Cientistas descobrem mais de cem espécies ‘fantasmagóricas’ no fundo do mar no Coral Sea

Ilustração editorial sobre Cientistas descobrem mais de cem espécies ‘fantasmagóricas’ no fundo do mar no Coral Sea. (Ilustração: Cafezinho / Flux Pro)

Uma expedição liderada pela CSIRO e pela Ocean Census revelou que o fundo do Coral Sea abriga criaturas tão estranhas quanto fascinantes: mais de 110 espécies novas foram identificadas, desafiando antigas concepções sobre o que habita as profundezas do oceano.

Segundo explicou o EcoPortal, as amostras foram coletadas durante uma viagem de 35 dias a bordo do navio RV Investigator, percorrendo profundidades entre 200 e 3.900 metros no Coral Sea Marine Park, área protegida australiana com área de quase um milhão de quilômetros quadrados. A descoberta inclui peixes cartilaginosos — como tubarões-gato (Apristurus), raias dos gêneros Dipturus e Urolophus, e uma químaera, também chamada de “ghost shark” — além de invertebrados como brittlestars, anêmonas e esponjas, muitos deles completamente novos à ciência.

O navio de pesquisa, equipado com câmeras de alta resolução e dispositivos de amostragem especializada, flagrou seres ‘fantasmagóricos’ emergindo da escuridão total, onde a pressão se manifesta como se um elefante repousasse sobre cada dedo humano — um cenário que escancara o esforço adaptativo extremo dessas criaturas. Os dados iniciais superam os 110 novos organismos descritos; estimativas apontam que o número pode ultrapassar 200 à medida que os pesquisadores completam análises genéticas das amostras coletadas.
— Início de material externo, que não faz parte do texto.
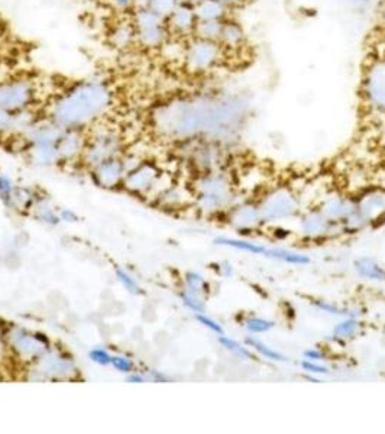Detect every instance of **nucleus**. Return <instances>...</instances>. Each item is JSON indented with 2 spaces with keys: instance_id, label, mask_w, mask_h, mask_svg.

Dr. Will White, especialista em tubarões e raias, identificou pessoalmente quatro novas espécies nesta expedição: duas raias, um tubarão-gato das águas profundas e uma químaera. Claire Rowe, do Museu de História Natural da Austrália, comentou que muitos dos invertebrados descobertos pertencem a grupos ‘crípticos’, difíceis de classificar apenas pela aparência, reforçando a importância da genética para confirmar o que é realmente novo para a ciência.

O episódio destaca que, ao contrário do que se supunha até meados do século XX, a luz solar não é requisito para a vida prosperar no planeta — ecossistemas inteiros baseados em quimiossíntese já eram conhecidos, mas o grau de diversidade nas sombras do oceano continua surpreendente.

Essas descobertas não são mero capricho acadêmico; elas reverberam numa urgência geopolítica e ambiental. Proteger essas regiões remotas do Coral Sea torna-se imperativo num momento em que o mundo debate mineração submarina, mudanças climáticas e exploração tecnológica dos oceanos. A biodiversidade descoberta exige reconhecimento legal, territorial e científico para assegurar que esses seres — silenciosos, fantasmagóricos — não se tornem apenas vítimas da negligência humana.